Revered saxophonist, flutist and composer Frank Wess is a longtime member of the Count Basie Orchestra, yet leads a nonet for the first time in his storied jazz career. Here, he imparts a largely, medium-tempo swing groove, featuring six original compositions and three standards. Nonetheless, the artist employs superior musicians, for this studio date, recorded in New York City.
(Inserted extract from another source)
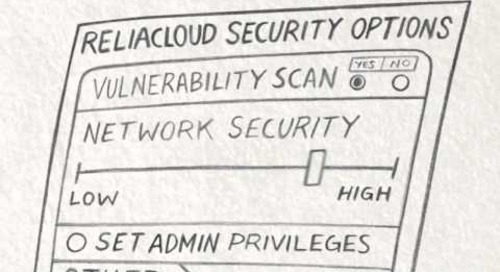 How OneNeck Leverages ReliaCloud: Cloud Security Explained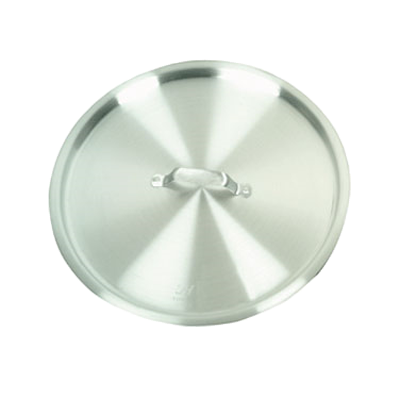 Thunder Group ALSKSP103 16Qt Stock Pot Lid, Aluminum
Wess’ full-bodied tenor sax tone spawns a commanding presence. He makes his horn sing throughout these radiant and cheery works, abetted by layered horns and the frontline’s mood-evoking solo jaunts. The preponderance of these works are designed with zippy arrangements amid brisk soloing breakouts by Wess, trumpeter Terell Stafford, pianist Gerald Clayton and others. And while no one charts new ground, the program projects a classic swing vibe that is fitted with a modernist-type viewpoint.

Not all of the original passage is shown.